Items:
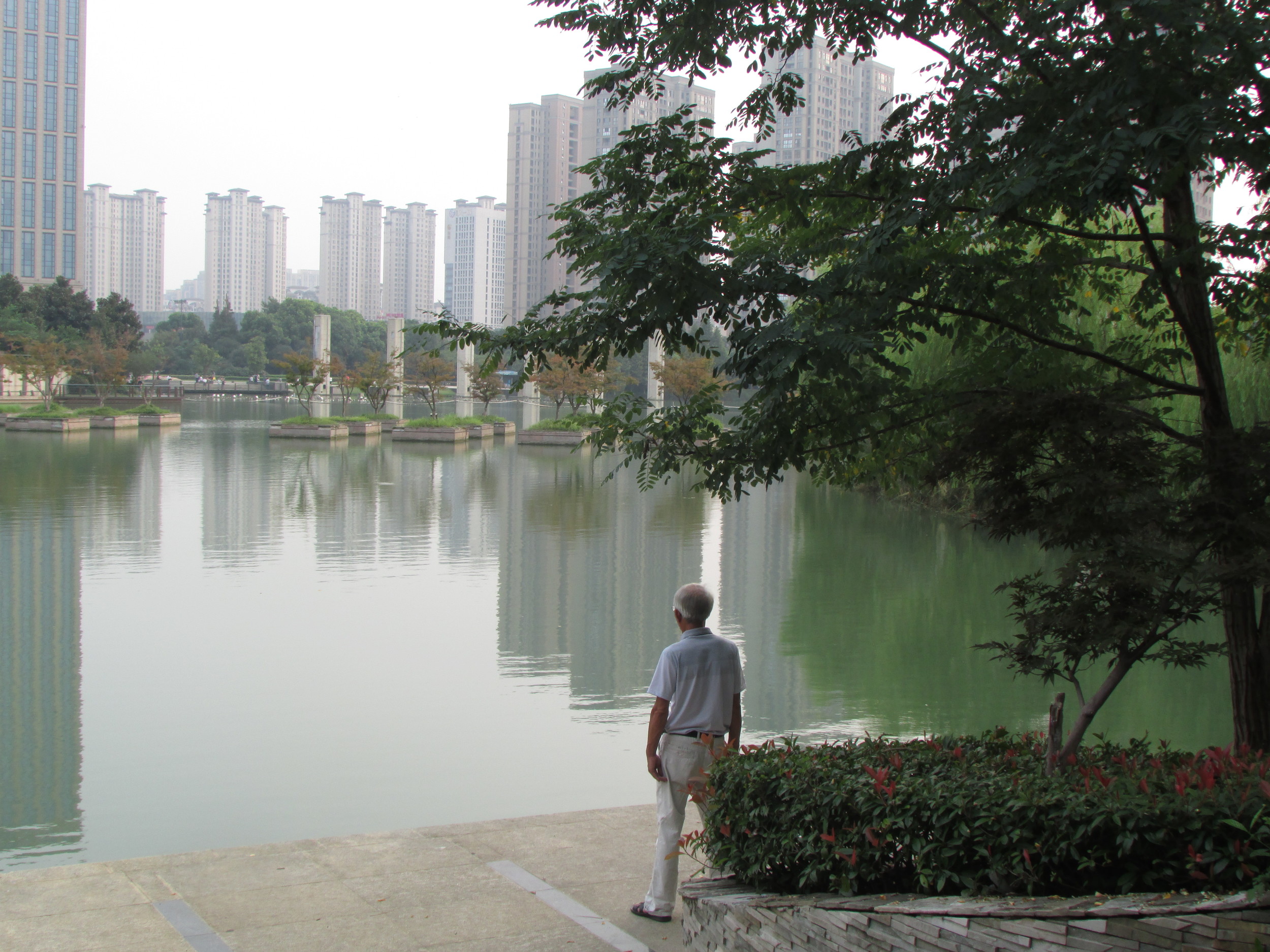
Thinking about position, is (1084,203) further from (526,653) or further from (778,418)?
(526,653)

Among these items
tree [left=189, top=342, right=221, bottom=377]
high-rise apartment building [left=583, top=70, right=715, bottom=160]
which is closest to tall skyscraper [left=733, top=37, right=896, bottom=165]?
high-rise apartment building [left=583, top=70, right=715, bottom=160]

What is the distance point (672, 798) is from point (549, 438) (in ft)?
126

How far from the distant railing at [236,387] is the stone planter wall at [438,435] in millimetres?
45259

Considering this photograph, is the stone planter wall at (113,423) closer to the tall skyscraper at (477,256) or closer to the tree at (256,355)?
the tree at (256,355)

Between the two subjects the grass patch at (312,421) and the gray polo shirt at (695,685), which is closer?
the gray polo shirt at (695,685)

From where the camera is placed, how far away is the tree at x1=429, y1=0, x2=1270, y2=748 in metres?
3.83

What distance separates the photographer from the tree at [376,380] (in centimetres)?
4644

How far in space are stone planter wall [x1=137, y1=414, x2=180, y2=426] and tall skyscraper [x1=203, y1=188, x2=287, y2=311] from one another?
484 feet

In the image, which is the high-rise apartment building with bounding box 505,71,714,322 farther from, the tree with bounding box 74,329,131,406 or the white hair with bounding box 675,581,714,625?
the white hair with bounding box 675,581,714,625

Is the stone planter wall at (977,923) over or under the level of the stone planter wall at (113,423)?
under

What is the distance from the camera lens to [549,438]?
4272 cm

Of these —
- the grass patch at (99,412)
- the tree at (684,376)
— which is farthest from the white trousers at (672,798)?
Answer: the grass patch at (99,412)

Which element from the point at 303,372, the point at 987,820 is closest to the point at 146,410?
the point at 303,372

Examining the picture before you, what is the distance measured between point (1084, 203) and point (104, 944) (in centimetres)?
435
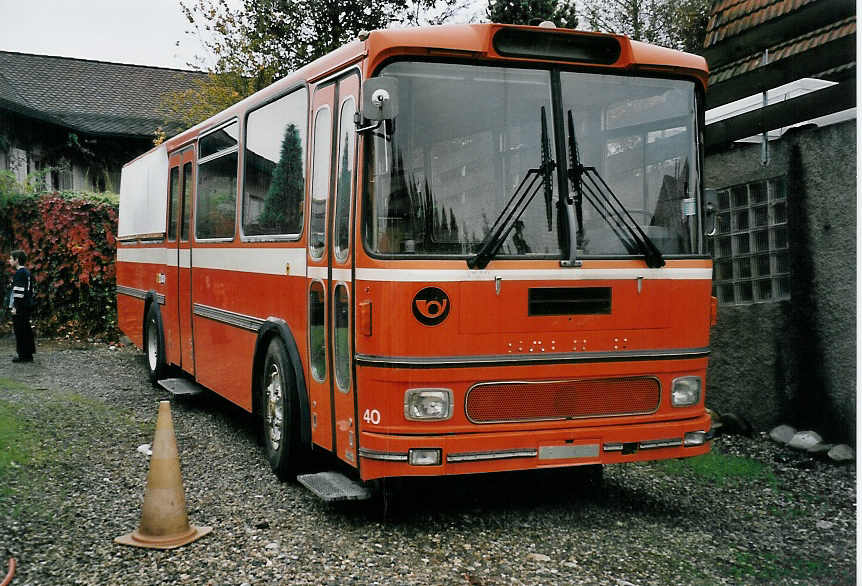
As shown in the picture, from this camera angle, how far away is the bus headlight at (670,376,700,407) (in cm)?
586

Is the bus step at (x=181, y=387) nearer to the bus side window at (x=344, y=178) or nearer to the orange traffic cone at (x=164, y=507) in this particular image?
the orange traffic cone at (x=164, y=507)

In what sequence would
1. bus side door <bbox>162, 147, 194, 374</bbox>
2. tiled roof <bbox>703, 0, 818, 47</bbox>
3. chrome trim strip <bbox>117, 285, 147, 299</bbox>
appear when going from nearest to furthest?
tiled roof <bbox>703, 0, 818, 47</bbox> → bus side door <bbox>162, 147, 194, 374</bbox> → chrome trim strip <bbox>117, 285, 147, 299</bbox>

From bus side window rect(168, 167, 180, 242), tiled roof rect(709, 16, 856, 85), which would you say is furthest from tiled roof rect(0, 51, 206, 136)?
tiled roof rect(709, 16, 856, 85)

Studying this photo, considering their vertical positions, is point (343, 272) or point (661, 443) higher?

Brief: Copy out every item above with "low retaining wall" substituted for "stone planter wall" wherever it occurs, keeping everything else the same. Leave the pictures out.

Expected answer:
Thinking about position, is (1084,203) further from (526,653) or further from (778,418)?
(526,653)

Among these items
tree [left=189, top=342, right=221, bottom=377]
high-rise apartment building [left=583, top=70, right=715, bottom=160]
which is closest to tall skyscraper [left=733, top=37, right=896, bottom=165]?
high-rise apartment building [left=583, top=70, right=715, bottom=160]

What is the distance point (672, 798) is from point (549, 438) (in ft)?
126

How far from the distant railing at [236,387] is the low retaining wall at [438,435] in millimetres?
45259

Considering this photograph, is the low retaining wall at (113,423) closer to the tall skyscraper at (477,256) or closer to the tree at (256,355)?
the tree at (256,355)

Between the two subjects the grass patch at (312,421) and the gray polo shirt at (695,685), which is closer?
the gray polo shirt at (695,685)

From where the camera is placed, how far away is the tree at x1=429, y1=0, x2=1270, y2=748 in metres?
3.83

What distance separates the photographer from the tree at [376,380] (in centimetres)?
4644

How far in space are low retaining wall [x1=137, y1=414, x2=180, y2=426] and tall skyscraper [x1=203, y1=188, x2=287, y2=311] from one another?
484 feet

In the image, which is the high-rise apartment building with bounding box 505,71,714,322 farther from, the tree with bounding box 74,329,131,406 or the white hair with bounding box 675,581,714,625?
the white hair with bounding box 675,581,714,625

Is the low retaining wall at (977,923) over or under the level of the low retaining wall at (113,423)?
under

What is the distance from the camera lens to [549,438]?
4272 cm

Of these —
- the grass patch at (99,412)
- the tree at (684,376)
— which is farthest from the white trousers at (672,798)?
Answer: the grass patch at (99,412)

Which element from the point at 303,372, the point at 987,820 is closest to the point at 146,410?
the point at 303,372

Examining the picture before you, what is the distance measured between point (1084, 203) and point (104, 944) (in centimetres)?
435
As shown in the picture, from this camera angle, how far away is the bus headlight at (670,376,700,407) (in cm)?
586

Is the bus step at (x=181, y=387) nearer to the bus side window at (x=344, y=178) or nearer to the orange traffic cone at (x=164, y=507) in this particular image?
the orange traffic cone at (x=164, y=507)

In what sequence would
1. bus side door <bbox>162, 147, 194, 374</bbox>
2. tiled roof <bbox>703, 0, 818, 47</bbox>
3. chrome trim strip <bbox>117, 285, 147, 299</bbox>
appear when going from nearest to furthest?
tiled roof <bbox>703, 0, 818, 47</bbox> → bus side door <bbox>162, 147, 194, 374</bbox> → chrome trim strip <bbox>117, 285, 147, 299</bbox>

From bus side window rect(168, 167, 180, 242), tiled roof rect(709, 16, 856, 85), which would you say is furthest from tiled roof rect(0, 51, 206, 136)?
tiled roof rect(709, 16, 856, 85)

Studying this photo, considering their vertical positions, is point (343, 272) or point (661, 443) higher?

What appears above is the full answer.